- **Written task**
Arrange the lines of the records below as a Markdown table with the columns Row and Text, giving each line a row number and skipping blank lines. Leave the pictures out of the answer.

— Start of Items —

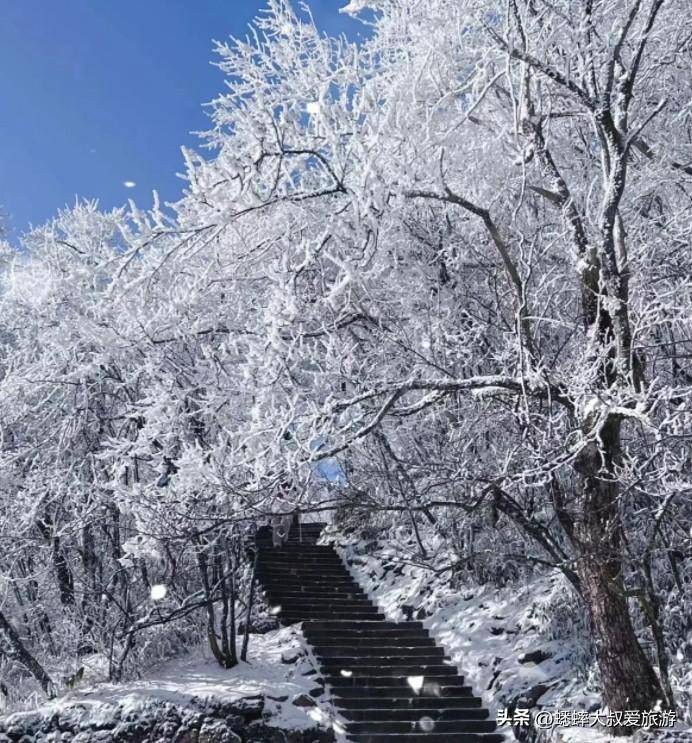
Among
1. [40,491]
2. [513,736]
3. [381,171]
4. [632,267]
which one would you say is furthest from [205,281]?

— End of Items —

- **Right answer**
| Row | Text |
|---|---|
| 1 | Among |
| 2 | 1. [40,491] |
| 3 | 2. [513,736] |
| 4 | 3. [381,171] |
| 5 | 4. [632,267] |
| 6 | which one would you say is furthest from [205,281]? |